Bust of St. Nicholas offering a blessing and holding the book. On either side, sigla: |ΝΙΚ|Ο|Λ: ὁ ἅ(γιος) Νικόλ(αος). Border of dots.

Reverse

Inscription of five lines, a decoration above. Line border.


Θ
ΜΑΣΕΠ
ΙΣΚΟΠΟ
ΑΝΤΙ
ΔΑ

Θωμᾶς επίσκοπο(ς) Ἀντίδα

Obverse

Bust of St. Nicholas offering a blessing and holding the book. On either side, sigla: |ΝΙΚ|Ο|Λ: ὁ ἅ(γιος) Νικόλ(αος). Border of dots.

Reverse

Inscription of five lines, a decoration above. Line border.


Θ
ΜΑΣΕΠ
ΙΣΚΟΠΟ
ΑΝΤΙ
ΔΑ

Θωμᾶς επίσκοπο(ς) Ἀντίδα

Accession number BZS.1951.31.5.773
Diameter 22.0 mm
Previous Editions

DO Seals 2, no. 62.1; and Laurent, Corpus V/2, no. 1583 (wrongly attributed, see commentary below).

Translation

Θωμᾶς ἐπίσκοπος Ἀντίδα.

Thomas, bishop of Andida.

Commentary

Line 3 (rev.): no abbreviation mark appears at the end of the line, but since the name appears in the nominative it is probably best that we read ἐπίσκοπος.

Line 5 (rev.): the letters ΔΑ are clearly imprinted. Thus the reading Ἀντιοχείας proposed by Laurent should be dismissed.
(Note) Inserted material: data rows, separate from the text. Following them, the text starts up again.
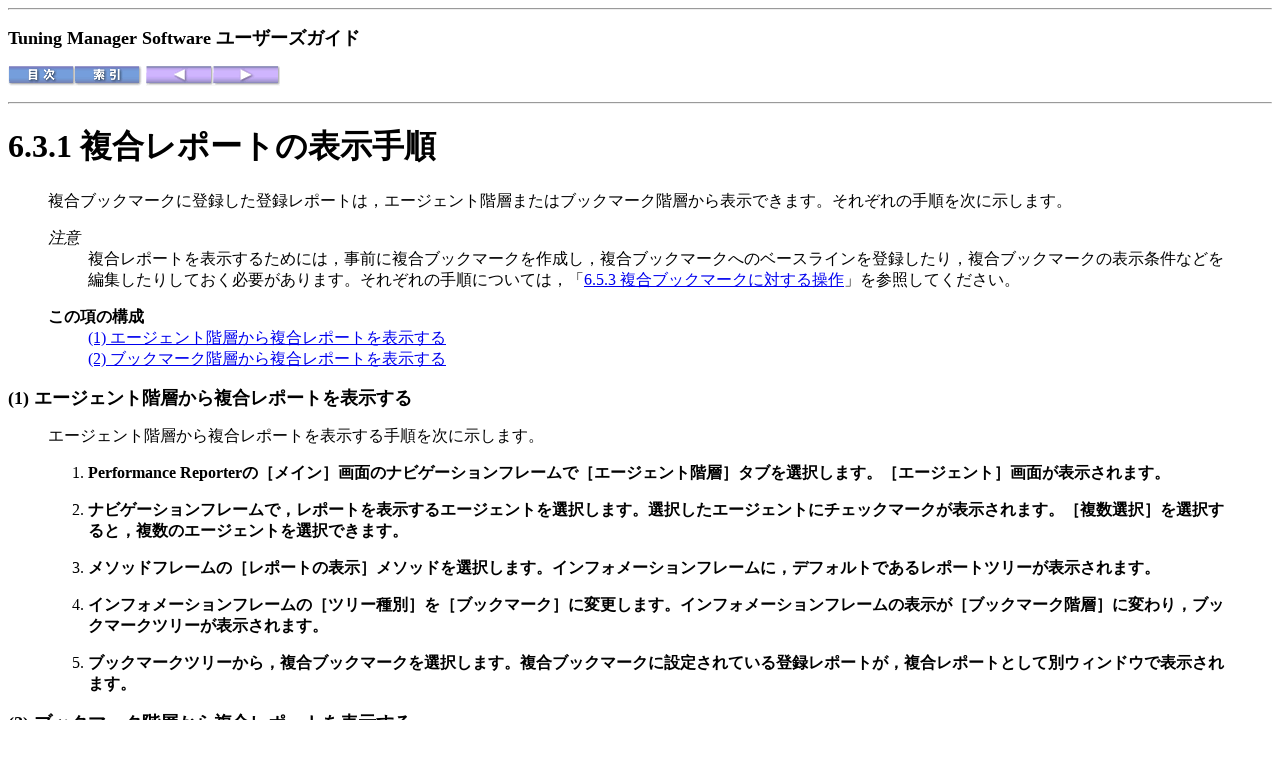

--- FILE ---
content_type: text/html
request_url: https://itpfdoc.hitachi.co.jp/manuals/3020/30203W43B0/MCRJ0112.HTM
body_size: 1359
content:
<html>
<head>
<meta http-equiv="Content-Type" content="text/html; charset=Shift_JIS">
<title>6.3.1 複合レポートの表示手順</title>
</head>
<body>
<hr>
<p><font size="4"><b>Tuning Manager Software ユーザーズガイド</b></font></p>
<p><a href="MCRJ0001.HTM"><img alt="[目次]" src="GRAPHICS/CONTENT.GIF" border="0"></a><a href="MCRJ0296.HTM"><img alt="[索引]" src="GRAPHICS/INDEX.GIF" border="0"></a><a href="MCRJ0111.HTM"><img alt="[前へ]" src="GRAPHICS/FRONT.GIF" border="0"></a><a href="MCRJ0113.HTM"><img alt="[次へ]" src="GRAPHICS/AFTER.GIF" border="0"></a></p>
<hr>
<h1>
<!-- ID="ref_076113100301" NAME="MCRJ0112.HTM"-->6.3.1 複合レポートの表示手順
</h1>
<blockquote>
<p>複合ブックマークに登録した登録レポートは，エージェント階層またはブックマーク階層から表示できます。それぞれの手順を次に示します。</p>
<dl>
<p></p>
<dt><em>注意</em></dt>
<dd>複合レポートを表示するためには，事前に複合ブックマークを作成し，複合ブックマークへのベースラインを登録したり，複合ブックマークの表示条件などを編集したりしておく必要があります。それぞれの手順については，「<a href="MCRJ0122.HTM">6.5.3 複合ブックマークに対する操作</a>」を参照してください。
</dd>
</dl>
<dl>
<dt><b>この項の構成</b></dt>
<dd><a href="#d24e8004">(1) エージェント階層から複合レポートを表示する</a></dd>
<dd><a href="#d24e8025">(2) ブックマーク階層から複合レポートを表示する</a></dd>
</dl>
</blockquote>
<p><font size="4"><b><a name="d24e8004">(1) エージェント階層から複合レポートを表示する</a></b></font></p>
<blockquote>
<p>エージェント階層から複合レポートを表示する手順を次に示します。</p>
<ol>
<p></p>
<li><b>Performance Reporterの［メイン］画面のナビゲーションフレームで［エージェント階層］タブを選択します。［エージェント］画面が表示されます。</b></li>
<p></p>
<li><b>ナビゲーションフレームで，レポートを表示するエージェントを選択します。選択したエージェントにチェックマークが表示されます。［複数選択］を選択すると，複数のエージェントを選択できます。</b></li>
<p></p>
<li><b>メソッドフレームの［レポートの表示］メソッドを選択します。インフォメーションフレームに，デフォルトであるレポートツリーが表示されます。</b></li>
<p></p>
<li><b>インフォメーションフレームの［ツリー種別］を［ブックマーク］に変更します。インフォメーションフレームの表示が［ブックマーク階層］に変わり，ブックマークツリーが表示されます。</b></li>
<p></p>
<li><b>ブックマークツリーから，複合ブックマークを選択します。複合ブックマークに設定されている登録レポートが，複合レポートとして別ウィンドウで表示されます。</b></li>
</ol>
</blockquote>
<p><font size="4"><b><a name="d24e8025">(2) ブックマーク階層から複合レポートを表示する</a></b></font></p>
<blockquote>
<p>ブックマーク階層から複合レポートを表示する手順を次に示します。</p>
<ol>
<p></p>
<li><b>Performance Reporterの［メイン］画面のナビゲーションフレームで［ブックマーク階層］タブを選択します。［ブックマーク］画面が表示されます。</b></li>
<p></p>
<li><b>ナビゲーションフレームのブックマーク階層から，作成した複合ブックマークを選択します。選択した複合ブックマークにチェックマークが表示されます。</b></li>
<p></p>
<li><b>メソッドフレームで［レポートの表示］メソッドを選択します。手順2で選択した複合ブックマークに設定されている登録レポートが，複合レポートとして別ウィンドウで表示されます。</b></li>
</ol>
</blockquote>
<p>[<a href="MCRJ0001.HTM">目次</a>] [<a href="MCRJ0111.HTM">前へ</a>] [<a href="MCRJ0113.HTM">次へ</a>]
</p>
<hr>
<p><font size="2">All Rights Reserved. Copyright&copy; 2010, 2014, Hitachi, Ltd.</font></p>
</body>
</html>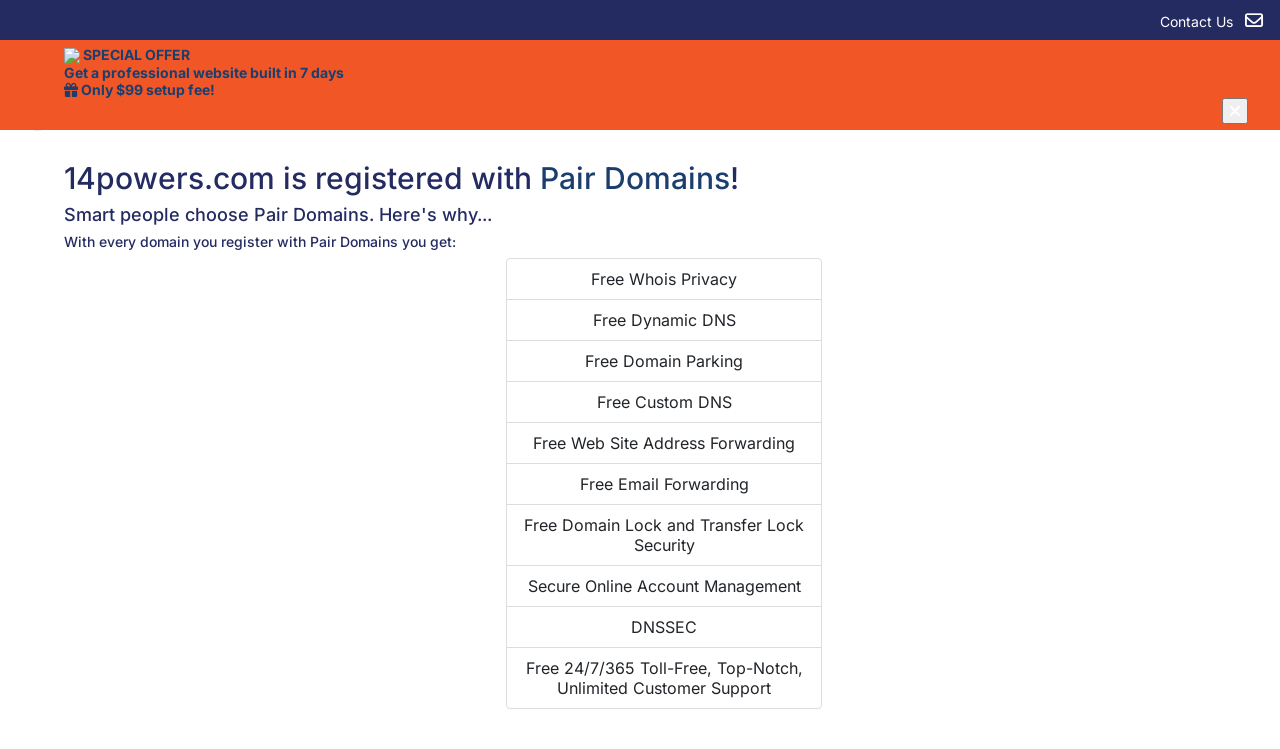

--- FILE ---
content_type: image/svg+xml
request_url: https://www.pairdomains.com/images/social-icon-youtube.svg
body_size: 831
content:
<svg xmlns="http://www.w3.org/2000/svg" width="30" height="30" viewBox="0 0 30 30">
    <g fill="none" fill-rule="evenodd">
        <path fill="#C0C0C0" d="M15.002 30C6.716 30 0 23.285 0 15S6.716 0 15.002 0c8.285 0 15.002 6.715 15.002 15s-6.717 15-15.002 15"/>
        <path fill="#FFF" fill-rule="nonzero" d="M22.84 11.873s-.156-1.078-.636-1.552c-.608-.623-1.29-.626-1.603-.663-2.239-.158-5.597-.158-5.597-.158h-.008s-3.358 0-5.597.158c-.313.037-.994.04-1.603.663-.48.474-.636 1.552-.636 1.552S7 13.138 7 14.404v1.187c0 1.265.16 2.53.16 2.53s.156 1.078.636 1.553c.609.623 1.408.603 1.764.669 1.28.12 5.44.157 5.44.157s3.362-.005 5.601-.163c.313-.037.995-.04 1.603-.663.48-.474.636-1.552.636-1.552s.16-1.266.16-2.531v-1.187c0-1.266-.16-2.531-.16-2.531zm-9.492 5.155v-4.394l4.323 2.205-4.323 2.19z"/>
    </g>
</svg>
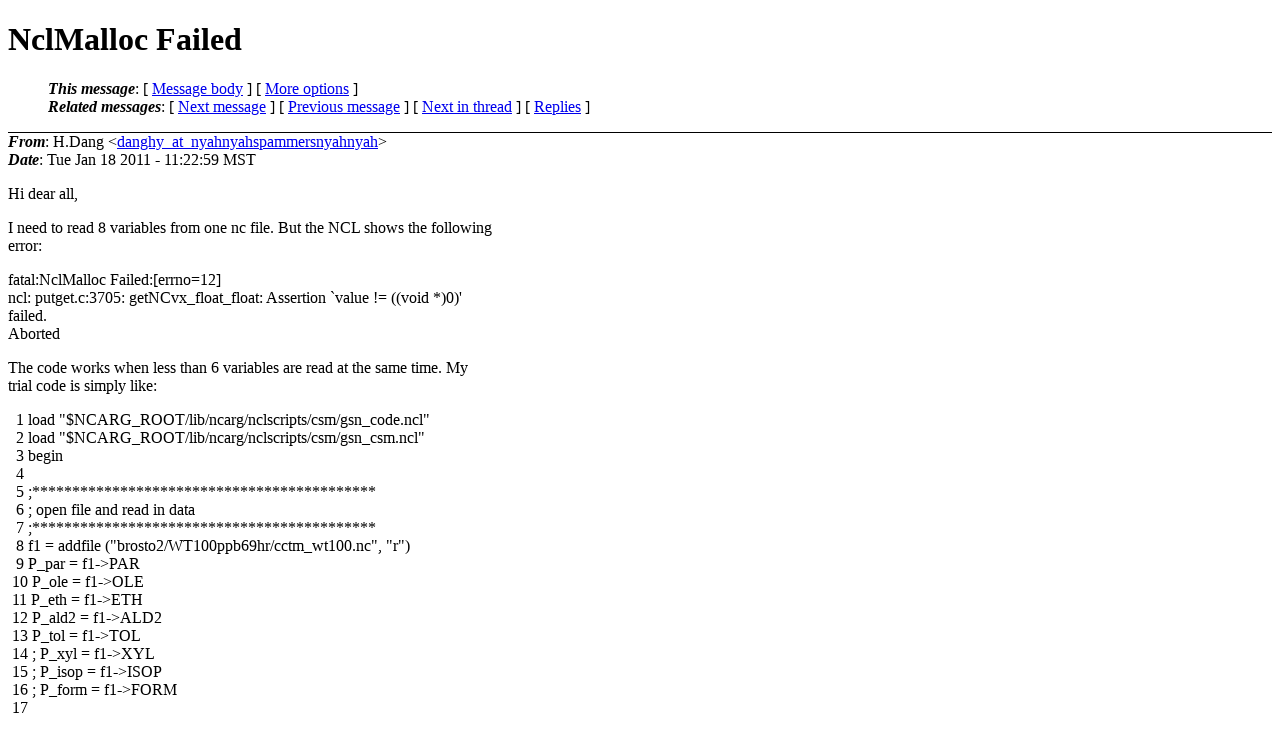

--- FILE ---
content_type: text/html
request_url: https://www.ncl.ucar.edu/Support/talk_archives/2011/0199.html
body_size: 2201
content:
<?xml version="1.0" encoding="us-ascii"?>
<!DOCTYPE html PUBLIC "-//W3C//DTD XHTML 1.0 Strict//EN"
    "http://www.w3.org/TR/xhtml1/DTD/xhtml1-strict.dtd">
<html xmlns="http://www.w3.org/1999/xhtml" lang="en">
<head>
<meta http-equiv="Content-Type" content="text/html; charset=us-ascii" />
<meta name="generator" content="hypermail 2.1.8, see http://www.hypermail.org/" />
<title>ncl-talk 2011 archive: NclMalloc Failed</title>
<meta name="Author" content="H.Dang (danghy_at_nyahnyahspammersnyahnyah)" />
<meta name="Subject" content="NclMalloc Failed" />
<meta name="Date" content="2011-01-18" />
<style type="text/css">
/*<![CDATA[*/
/* To be incorporated in the main stylesheet, don't code it in hypermail! */
body {color: black; background: #ffffff}
dfn {font-weight: bold;}
pre { background-color:inherit;}
.head { border-bottom:1px solid black;}
.foot { border-top:1px solid black;}
th {font-style:italic;}
table { margin-left:2em;}map ul {list-style:none;}
#mid { font-size:0.9em;}
#received { float:right;}
address { font-style:inherit ;}
/*]]>*/
.quotelev1 {color : #990099}
.quotelev2 {color : #ff7700}
.quotelev3 {color : #007799}
.quotelev4 {color : #95c500}
</style>
</head>
<body>
<div class="head">
<h1>NclMalloc Failed</h1>
<!-- received="Tue Jan 18 11:23:28 2011" -->
<!-- isoreceived="20110118182328" -->
<!-- sent="Tue, 18 Jan 2011 13:22:59 -0500" -->
<!-- isosent="20110118182259" -->
<!-- name="H.Dang" -->
<!-- email="danghy_at_nyahnyahspammersnyahnyah" -->
<!-- subject="NclMalloc Failed" -->
<!-- id="AANLkTimtTynF-4ZUKQF-s5fv7cHh=V2RtgCE9z7sCj0T_at_mail.gmail.com" -->
<!-- charset="us-ascii" -->
<!-- expires="-1" -->
<map id="navbar" name="navbar">
<ul class="links">
<li>
<dfn>This message</dfn>:
[ <a href="#start" name="options1" id="options1" tabindex="1">Message body</a> ]
 [ <a href="#options2">More options</a> ]
</li>
<li>
<dfn>Related messages</dfn>:
<!-- unext="start" -->
[ <a href="0200.html" title="Dennis Shea: &quot;Re: regridding TRMM data to 0.5 degree grid&quot;">Next message</a> ]
[ <a href="0198.html" title="Ekin Akoglu: &quot;Turkish characters in plots&quot;">Previous message</a> ]
<!-- unextthread="start" -->
[ <a href="0196.html" title="Dennis Shea: &quot;Re: NclMalloc Failed&quot;">Next in thread</a> ]
 [ <a href="#replies">Replies</a> ]
<!-- ureply="end" -->
</li>
</ul>
</map>
</div>
<!-- body="start" -->
<div class="mail">
<address class="headers">
<span id="from">
<dfn>From</dfn>: H.Dang &lt;<a href="mailto:danghy_at_nyahnyahspammersnyahnyah?Subject=Re:%20NclMalloc%20Failed">danghy_at_nyahnyahspammersnyahnyah</a>&gt;
</span><br />
<span id="date"><dfn>Date</dfn>: Tue Jan 18 2011 - 11:22:59 MST</span><br />
</address>
<p>
Hi dear all,
<br />
<p>I need to read 8 variables from one nc file. But the NCL shows the following
<br />
error:
<br />
<p>fatal:NclMalloc Failed:[errno=12]
<br />
ncl: putget.c:3705: getNCvx_float_float: Assertion `value != ((void *)0)'
<br />
failed.
<br />
Aborted
<br />
<p>The code works when less than 6 variables are read at the same time. My
<br />
trial code is simply like:
<br />
<p>&nbsp;&nbsp;1 load &quot;$NCARG_ROOT/lib/ncarg/nclscripts/csm/gsn_code.ncl&quot;
<br />
&nbsp;&nbsp;2 load &quot;$NCARG_ROOT/lib/ncarg/nclscripts/csm/gsn_csm.ncl&quot;
<br />
&nbsp;&nbsp;3 begin
<br />
&nbsp;&nbsp;4
<br />
&nbsp;&nbsp;5 ;*******************************************
<br />
&nbsp;&nbsp;6 ; open file and read in data
<br />
&nbsp;&nbsp;7 ;*******************************************
<br />
&nbsp;&nbsp;8   f1    = addfile (&quot;brosto2/WT100ppb69hr/cctm_wt100.nc&quot;, &quot;r&quot;)
<br />
&nbsp;&nbsp;9   P_par     = f1-&gt;PAR
<br />
&nbsp;10   P_ole     = f1-&gt;OLE
<br />
&nbsp;11   P_eth     = f1-&gt;ETH
<br />
&nbsp;12   P_ald2    = f1-&gt;ALD2
<br />
&nbsp;13   P_tol     = f1-&gt;TOL
<br />
&nbsp;14 ; P_xyl     = f1-&gt;XYL
<br />
&nbsp;15 ; P_isop    = f1-&gt;ISOP
<br />
&nbsp;16 ; P_form    = f1-&gt;FORM
<br />
&nbsp;17
<br />
&nbsp;18 end
<br />
<p>Could anybody please tell me how to fix this problem? Thank you!
<br />
<p><pre>
-- 
Cordially,
Hongyan(é¸¿é›)
Tel: 1-519-8884567ext36667

</pre>
<p>
_______________________________________________
<br />
ncl-talk mailing list
<br />
List instructions, subscriber options, unsubscribe:
<br />
<a href="http://mailman.ucar.edu/mailman/listinfo/ncl-talk">http://mailman.ucar.edu/mailman/listinfo/ncl-talk</a>
<br />
<span id="received"><dfn>Received on</dfn> Tue Jan 18 11:23:28 2011</span>
</div>
<!-- body="end" -->
<div class="foot">
<map id="navbarfoot" name="navbarfoot" title="Related messages">
<ul class="links">
<li><dfn>This message</dfn>: [ <a href="#start">Message body</a> ]</li>
<!-- lnext="start" -->
<li><dfn>Next message</dfn>: <a href="0200.html" title="Next message in the list">Dennis Shea: "Re: regridding TRMM data to 0.5 degree grid"</a></li>
<li><dfn>Previous message</dfn>: <a href="0198.html" title="Previous message in the list">Ekin Akoglu: "Turkish characters in plots"</a></li>
<!-- lnextthread="start" -->
<li><dfn>Next in thread</dfn>: <a href="0196.html" title="Next message in this discussion thread">Dennis Shea: "Re: NclMalloc Failed"</a></li>
<li><a name="replies" id="replies"></a>
<dfn>Reply</dfn>: <a href="0196.html" title="Message sent in reply to this message">Dennis Shea: "Re: NclMalloc Failed"</a></li>
<!-- lreply="end" -->
</ul>
<ul class="links">
<li><a name="options2" id="options2"></a><dfn>Contemporary messages sorted</dfn>: [ <a href="date.html#199" title="Contemporary messages by date">By Date</a> ] [ <a href="index.html#199" title="Contemporary discussion threads">By Thread</a> ] [ <a href="subject.html#199" title="Contemporary messages by subject">By Subject</a> ] [ <a href="author.html#199" title="Contemporary messages by author">By Author</a> ] [ <a href="attachment.html" title="Contemporary messages by attachment">By messages with attachments</a> ]</li>
</ul>
</map>
</div>
<!-- trailer="footer" -->
<p><small><em>
This archive was generated by <a href="http://www.hypermail.org/">hypermail 2.1.8</a> 
: Tue Jan 25 2011 - 14:22:15 MST
</em></small></p>
</body>
</html>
The specimen illustrated by Laurent in his plate volume under no. 1583 is not the Fogg specimen; it probably is the seal of the Sorlin-Dorigny collection, now kept at the Bibliothèque Nationale of Paris and published in Sig., 268 (Laurent, Corpus V/2, no. 1585, with a reproduction of Schlumberger's drawing) as a seal of bishop Thomas of Antioch. The last two letters are not legible on that specimen, but their remains closely resemble the two letters on our specimen. This seal is undoubtedly from the same boulloterion as the Fogg specimen. Consequently, nos. 1583 and 1585 of the Corpus are in fact two specimens coming from one boulloterion that belonged to Thomas, bishop of Andida, not of Antioch.

The present specimen, with its provincial style, also maintains the indeclinable form Ἄντιδα, which may echo a prehellenic name (Zgusta, 75), whereas the high quality "Constantinopolitan" specimen of bishop Nicholas, published by Laurent (Corpus V/1, no. 552), records the normalized form Ἀνδίδων. The same normalized form appears on the seal of another Nicholas of Andida (Speck, Bleisiegel, no. 97).

Andida or Sandida (modern Andia) was located some three miles to the south of Fugla (Çomaklı); a suffragan bishopric of Perge, it is mentioned in all the Byzantine notitiae from the 7th century onward and is still attested in the 13th century. One of its bishops attended the council of 787. See Laurent, Corpus V/1, 410.